Quinoa with Caramelized Butternut Squash Recipe

Yields: 4-6 servings
Prep Time: 15 minutes
Cook Time: 30-40 minutes


For the Butternut Squash

  • 1 medium butternut squash (about 2 lbs), peeled, seeded, and cut into 1-inch cubes
  • 2 tablespoons olive oil
  • 1 tablespoon brown sugar
  • 1/2 teaspoon salt
  • 1/4 teaspoon black pepper

For the Quinoa

  • 1 cup quinoa
  • 1 3/4 cups vegetable broth or water
  • 1/2 teaspoon salt

Additional Ingredients

  • 1/4 cup dried cranberries or cherries
  • 1/4 cup toasted pecans or walnuts (optional)
  • 2 tablespoons fresh parsley or cilantro, chopped (optional)
  • Balsamic glaze, for drizzling (optional)
  • Goat cheese or feta, for topping (optional)


1. Roast the Butternut Squash

  • Preheat the oven to 400 degrees F (200 degrees C).
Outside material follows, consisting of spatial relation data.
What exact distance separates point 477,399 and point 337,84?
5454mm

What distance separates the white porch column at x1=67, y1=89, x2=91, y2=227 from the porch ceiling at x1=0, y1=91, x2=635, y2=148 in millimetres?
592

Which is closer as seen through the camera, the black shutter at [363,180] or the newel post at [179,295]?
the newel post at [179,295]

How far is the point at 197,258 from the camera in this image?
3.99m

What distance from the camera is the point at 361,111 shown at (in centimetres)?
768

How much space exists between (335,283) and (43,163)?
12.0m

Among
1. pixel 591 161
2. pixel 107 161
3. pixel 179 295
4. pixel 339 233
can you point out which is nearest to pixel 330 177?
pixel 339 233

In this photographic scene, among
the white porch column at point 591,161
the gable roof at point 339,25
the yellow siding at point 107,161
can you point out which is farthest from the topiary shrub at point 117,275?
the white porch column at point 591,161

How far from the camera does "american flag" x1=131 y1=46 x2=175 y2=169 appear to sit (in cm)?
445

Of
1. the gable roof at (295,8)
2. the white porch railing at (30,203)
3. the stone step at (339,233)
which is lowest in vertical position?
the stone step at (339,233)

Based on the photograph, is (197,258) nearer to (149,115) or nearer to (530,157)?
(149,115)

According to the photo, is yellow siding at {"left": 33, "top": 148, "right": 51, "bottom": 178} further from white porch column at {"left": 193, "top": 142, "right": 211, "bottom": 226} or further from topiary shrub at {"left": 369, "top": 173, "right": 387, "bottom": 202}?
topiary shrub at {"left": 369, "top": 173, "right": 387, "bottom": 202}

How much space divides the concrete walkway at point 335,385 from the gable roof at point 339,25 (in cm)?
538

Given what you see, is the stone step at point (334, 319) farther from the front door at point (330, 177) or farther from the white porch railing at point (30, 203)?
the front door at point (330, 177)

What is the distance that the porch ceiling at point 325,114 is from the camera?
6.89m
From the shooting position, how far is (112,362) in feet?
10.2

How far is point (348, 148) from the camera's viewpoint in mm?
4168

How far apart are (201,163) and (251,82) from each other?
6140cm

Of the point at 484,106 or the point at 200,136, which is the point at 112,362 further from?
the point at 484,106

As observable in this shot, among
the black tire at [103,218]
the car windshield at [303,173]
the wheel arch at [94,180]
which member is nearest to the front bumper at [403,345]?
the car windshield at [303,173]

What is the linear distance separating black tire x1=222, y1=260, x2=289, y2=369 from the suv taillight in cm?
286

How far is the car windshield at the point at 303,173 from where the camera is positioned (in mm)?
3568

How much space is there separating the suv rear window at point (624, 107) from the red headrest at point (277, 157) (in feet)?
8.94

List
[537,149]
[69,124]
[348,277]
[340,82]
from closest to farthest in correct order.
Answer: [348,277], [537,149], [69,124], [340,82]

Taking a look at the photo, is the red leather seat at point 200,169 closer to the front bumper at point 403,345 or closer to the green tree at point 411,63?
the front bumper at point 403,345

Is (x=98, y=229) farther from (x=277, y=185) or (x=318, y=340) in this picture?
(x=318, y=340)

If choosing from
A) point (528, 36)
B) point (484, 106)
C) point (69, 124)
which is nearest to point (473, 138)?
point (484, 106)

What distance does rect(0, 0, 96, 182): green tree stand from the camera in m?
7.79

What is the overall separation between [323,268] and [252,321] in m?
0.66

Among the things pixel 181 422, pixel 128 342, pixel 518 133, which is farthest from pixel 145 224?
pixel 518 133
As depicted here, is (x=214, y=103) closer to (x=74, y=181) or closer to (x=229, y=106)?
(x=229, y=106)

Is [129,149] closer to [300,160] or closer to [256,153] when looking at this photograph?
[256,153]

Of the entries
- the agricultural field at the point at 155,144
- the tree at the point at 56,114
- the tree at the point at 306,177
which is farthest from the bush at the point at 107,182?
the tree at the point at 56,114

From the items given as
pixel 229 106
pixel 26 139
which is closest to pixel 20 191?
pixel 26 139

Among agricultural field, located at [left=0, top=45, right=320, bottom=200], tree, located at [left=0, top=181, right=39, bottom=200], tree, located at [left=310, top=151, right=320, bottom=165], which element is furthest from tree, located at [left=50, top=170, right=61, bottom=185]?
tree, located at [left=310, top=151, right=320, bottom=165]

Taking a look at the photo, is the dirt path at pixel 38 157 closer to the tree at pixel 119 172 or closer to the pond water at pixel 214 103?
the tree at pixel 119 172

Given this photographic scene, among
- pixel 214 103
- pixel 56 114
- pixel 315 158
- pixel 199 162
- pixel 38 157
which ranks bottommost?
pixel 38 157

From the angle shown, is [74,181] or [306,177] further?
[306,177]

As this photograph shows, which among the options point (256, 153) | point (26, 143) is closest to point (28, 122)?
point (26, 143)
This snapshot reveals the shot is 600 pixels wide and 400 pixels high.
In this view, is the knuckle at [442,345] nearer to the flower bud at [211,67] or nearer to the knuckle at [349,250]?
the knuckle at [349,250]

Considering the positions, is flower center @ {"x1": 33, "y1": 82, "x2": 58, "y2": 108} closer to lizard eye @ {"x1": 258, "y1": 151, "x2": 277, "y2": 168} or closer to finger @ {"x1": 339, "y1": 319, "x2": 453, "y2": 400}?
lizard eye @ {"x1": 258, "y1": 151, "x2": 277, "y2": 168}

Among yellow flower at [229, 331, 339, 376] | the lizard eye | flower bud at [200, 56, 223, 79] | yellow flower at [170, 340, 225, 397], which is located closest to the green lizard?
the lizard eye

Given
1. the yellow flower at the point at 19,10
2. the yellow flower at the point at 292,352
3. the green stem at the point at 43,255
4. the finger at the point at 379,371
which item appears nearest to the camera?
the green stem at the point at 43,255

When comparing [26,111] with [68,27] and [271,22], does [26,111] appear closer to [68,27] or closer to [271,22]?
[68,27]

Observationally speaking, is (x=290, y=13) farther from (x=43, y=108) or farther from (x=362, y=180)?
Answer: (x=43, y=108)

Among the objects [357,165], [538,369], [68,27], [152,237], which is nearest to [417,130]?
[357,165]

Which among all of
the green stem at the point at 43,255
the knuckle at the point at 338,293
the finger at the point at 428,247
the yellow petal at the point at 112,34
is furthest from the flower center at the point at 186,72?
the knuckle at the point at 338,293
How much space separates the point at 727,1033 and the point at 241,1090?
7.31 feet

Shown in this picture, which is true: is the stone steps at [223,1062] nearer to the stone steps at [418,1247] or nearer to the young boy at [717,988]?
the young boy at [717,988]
Line a baking sheet with parchment paper.
  • In a bowl, toss the butternut squash with olive oil, brown sugar, salt, and pepper. Spread in an even layer on the prepared baking sheet.
  • Roast for 25-30 minutes, or until tender and caramelized.

2. Cook the Quinoa

  • While the squash roasts, rinse the quinoa in a fine-mesh strainer.
  • In a medium saucepan, combine quinoa, broth (or water), and salt. Bring to a boil over medium-high heat. Reduce heat to low, cover, and simmer for 15 minutes, or until all the liquid is absorbed.
  • Fluff quinoa with a fork and set aside.

3. Assemble

  • In a large bowl, combine the roasted butternut squash, cooked quinoa, dried cranberries, and toasted nuts (if using).
  • Gently toss to combine. If desired, fold in chopped herbs.

4. Serve

  • Taste and adjust seasonings with salt and pepper, if needed.
  • You can enjoy the dish warm or at room temperature.
  • For a finishing touch, drizzle with balsamic glaze and top with crumbled goat cheese or feta (optional).


  • Make it ahead: You can roast the squash and cook the quinoa up to a day in advance. Store separately in the refrigerator and assemble just before serving.
  • Customize it: Add other roasted vegetables like bell peppers or onions, swap nuts for pepitas, or use different herbs to adjust flavors.